As consequências legais do incêndio em Santa Maria

04/02/2013. Enviado por

O MeuAdvogado entrevistou o Dr. Arlei Quevedo, especialista em ações indenizatórias e direito criminal, atuante na região de Santa Maria - RS. Ele abordou as responsabilidades, o processo de indenização e o papel do estado, em relação ao incêndio.

Desde a madrugada de domingo, 27/01, o incêndio na boate Kiss, em Santa Maria – RS, já deixou 237 mortos, e outras 97 pessoas continuam internadas, 35 em estado grave. A tragédia é o terceiro maior desastre em casas noturnas do mundo, e o segundo incêndio mais mortal do Brasil.

O delegado responsável pelo inquérito listou quatro irregularidades na boate: uma única saída (legislação estadual determina no mínimo duas), a superlotação da casa, o revestimento (espuma inflável como isolante acústico, vetado por lei municipal) e o uso de sinalizadores impróprios para locais fechados (o que requer autorização especial). Além disso, sabe-se também que houve falhas na iluminação de emergência e nos extintores, e que a boate estava com o alvará vencido desde agosto do ano passado.
Considerando que o pedido de prisão preventiva do dono da boate, seu sócio, e dois integrantes da banda já foram expedidos, o MeuAdvogado entrevistou o Dr. Arlei Quevedo, especialista em ações indenizatórias e direito criminal, para esclarecer os procedimentos legais cabíveis no episódio.


1. Legalmente, quem pode ser responsabilizado pelo incêndio na boate Kiss?

Evidentemente, os sócios formais e os membros do grupo que proporcionaram o espetáculo. Além desses, todo aquele que, de qualquer modo, tenha contribuído para o evento danoso, entre eles, os gerentes e administradores e, ainda, eventuais “proprietários de fato”, sendo que estes, para aqueles casos em que se usa uma pessoa ou mais para ficar à frente das formalidades legais, popularmente conhecidas como “laranja”.

Além desses, as pessoas com investidura pública que teriam autorizado o funcionamento, ou o espetáculo de forma isolada, sem as cautelas e seguranças de praxe. Do mesmo modo, o Poder Público pode ser responsabilizado, caso haja comprovação que a Boate Kiss recebeu o alvará de autorização de funcionamento sem cumprir com as exigências legais. Tal responsabilização é necessária, em face da possível inexistência de patrimônio suficiente, dos proprietários da Boate Kiss e dos demais responsáveis, para saldar as possíveis indenizações que os familiares buscarão, sendo que a responsabilização do ente público pode ser com base na omissão – no caso dos documentos formais estarem corretos e não houve fiscalização – ou por conduta ilícita dos agentes públicos – no caso de terem liberado o funcionamento sem o cumprimento das exigências legais.

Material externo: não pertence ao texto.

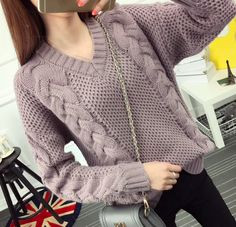 Women's One Size Soft Wool Warm Casual Cable Knit Pullover Sweater Casual Fall Outfits, Boho Outfits, Trendy Outfits, Crochet Sweater Design, Sweater Knitting Patterns, Sweater Weather, Pullover Sweaters, Cable Knit, Clothes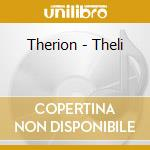 THELI cd musicale di THERION
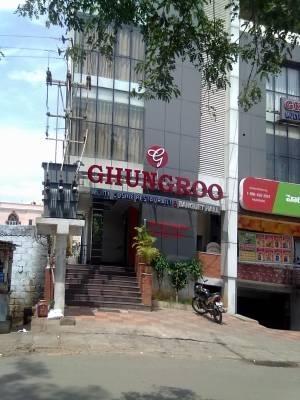 Ghungroo Restaurants & Banquet Halls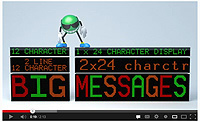 Play ViewMarq LED Message Displays Video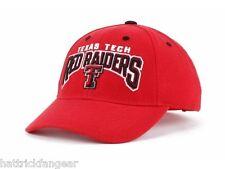 new arrival afc02 d318a Texas Tech Red Raiders Top of the World NCAA Dedication Team Logo Cap Hat  OSFM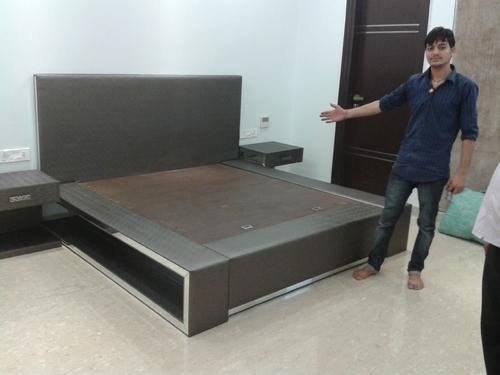 Beau Harshwal Interior Furniture Contractor And Decorators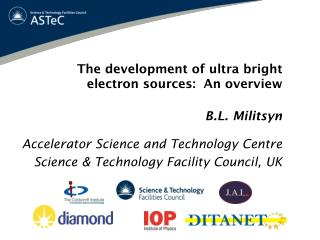 The development of ultra bright  electron sources:  An overview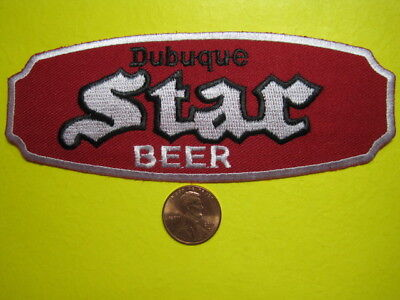 Beer Patch Star Beer  Dubuque Patch Look And Buy Now Great Embroidery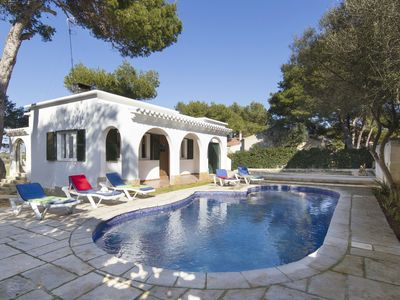 Photo for Comfortable holiday home with pool - Villa Gregal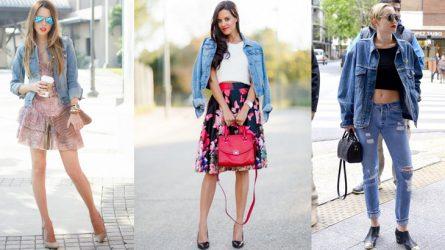 6 cách phối đồ với áo khoác denim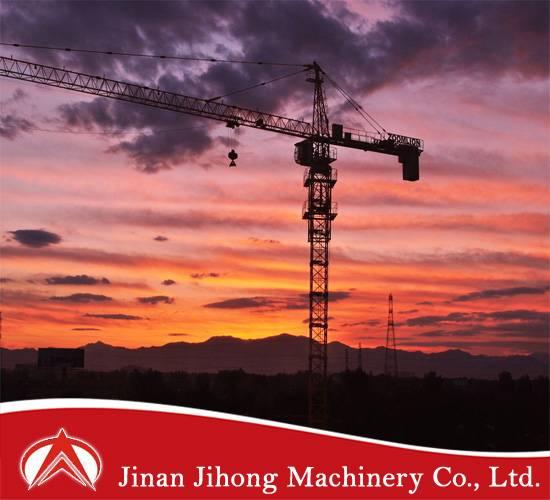 QTZ series Building Tower Crane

2. Quais acusações específicas cabem aos proprietários, à banda, aos seguranças? Eles estariam sujeitos à quais penalidades?

Aparentemente, é caso de homicídio doloso, cuja competência para julgamento é o Juri Popular e, o local competente, é o local dos fatos, Santa Maria, RS. No caso em tela, seria o dolo eventual, ou seja, não tiveram a intenção de proporcionar a morte de alguém, mas assumiram o risco de produzir o resultado quando deram início a um espetáculo pirotécnico dentro do estabelecimento, que não passa de uma caixa fechada, com uma abertura apenas, utilizada para entrada e saída de pessoas e oxigênio. Veja-se que para existir o fogo são necessários três elementos, a saber, combustível, comburente e ponto de ignição. Sem qualquer deles não há fogo. No ocorrido na Boate Kiss, tenho pra mim que muitas pessoas perderam o sentido, desmaiaram, antes mesmo de sentirem o cheiro de fumaça. Digo isso porque, face a magnitude da violência de propagação do fogo, o oxigênio interno da boate, ou caixão fechado, foi consumido quase instantaneamente. Elas desmaiaram antes e vieram a óbito sem saber o que realmente estava acontecendo. Não sentiu dor ou outro sofrimento consciente. Já se tem notícias de que o uso da espuma para isolamento acústico, inflamável e tóxica, teria causado a morte da grande maioria das pessoas, sendo que se não fosse utilizado tal material, não se passaria de um incidente com poucos feridos. Esse fato leva a responsabilização penal dos proprietários por homicídio por dolo eventual.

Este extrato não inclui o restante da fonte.